(Transcribed page contents)
━━━━━━━━━━━━━━━━━━━━━━━━━━━━━━
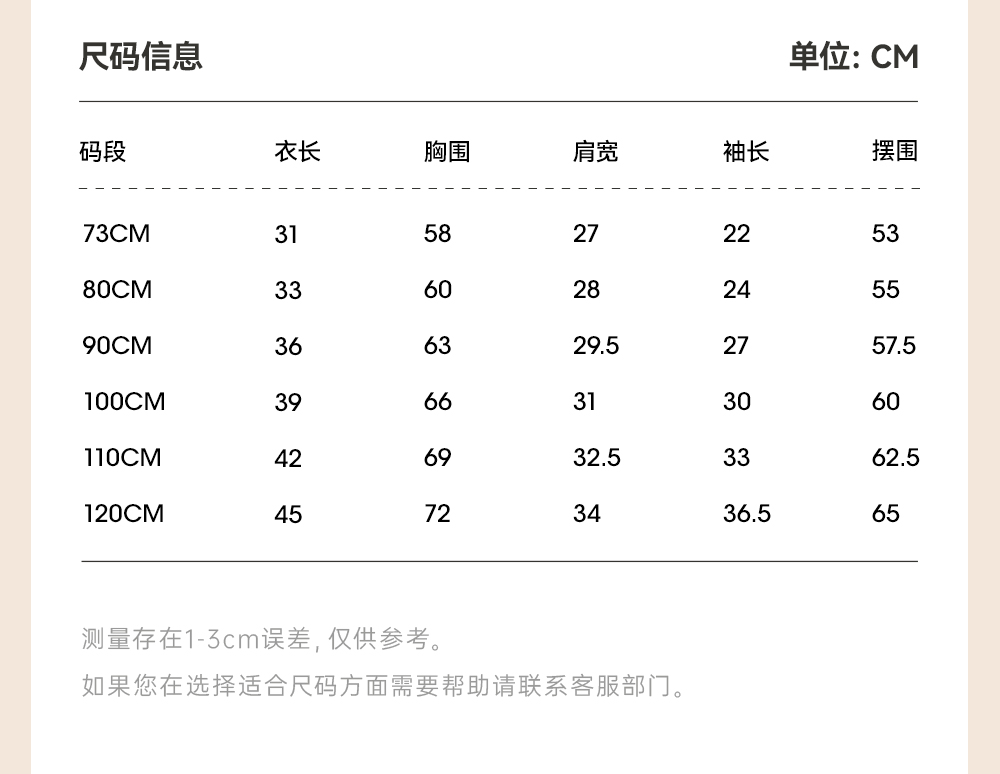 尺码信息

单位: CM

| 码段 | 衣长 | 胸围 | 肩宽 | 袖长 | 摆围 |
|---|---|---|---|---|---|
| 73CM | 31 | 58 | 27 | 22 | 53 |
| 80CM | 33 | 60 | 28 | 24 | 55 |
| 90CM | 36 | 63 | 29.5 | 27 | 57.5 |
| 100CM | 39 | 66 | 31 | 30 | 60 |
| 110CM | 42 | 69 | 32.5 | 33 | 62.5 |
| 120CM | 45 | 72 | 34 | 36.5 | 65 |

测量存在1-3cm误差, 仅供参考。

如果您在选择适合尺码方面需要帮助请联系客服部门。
━━━━━━━━━━━━━━━━━━━━━━━━━━━━━━
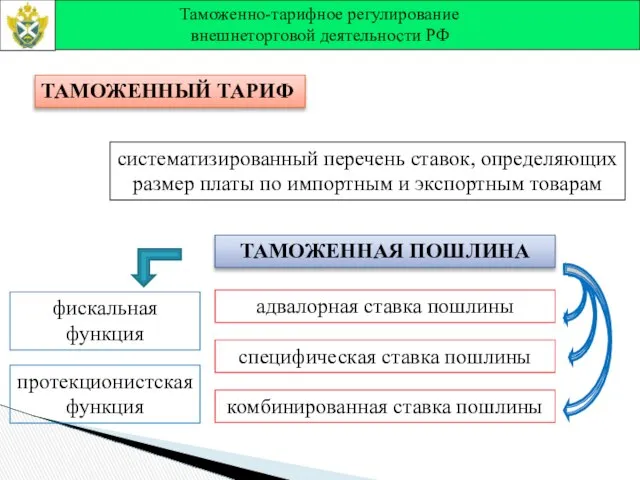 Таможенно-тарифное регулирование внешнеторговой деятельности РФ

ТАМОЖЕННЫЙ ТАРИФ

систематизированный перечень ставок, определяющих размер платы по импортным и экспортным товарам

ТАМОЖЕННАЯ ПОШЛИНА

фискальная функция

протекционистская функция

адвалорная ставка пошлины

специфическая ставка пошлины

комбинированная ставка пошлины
━━━━━━━━━━━━━━━━━━━━━━━━━━━━━━
EXERCISE DESCRIPTION:
All lines above from the one with "31 | 30 | 60 |" to the one with "如果您在选择适合尺码方面需要帮助请联系客服部门。", inclusive, should be copied exactly, and no other lines.

WRITTEN REPLY:
| 100CM | 39 | 66 | 31 | 30 | 60 |
| 110CM | 42 | 69 | 32.5 | 33 | 62.5 |
| 120CM | 45 | 72 | 34 | 36.5 | 65 |

测量存在1-3cm误差, 仅供参考。

如果您在选择适合尺码方面需要帮助请联系客服部门。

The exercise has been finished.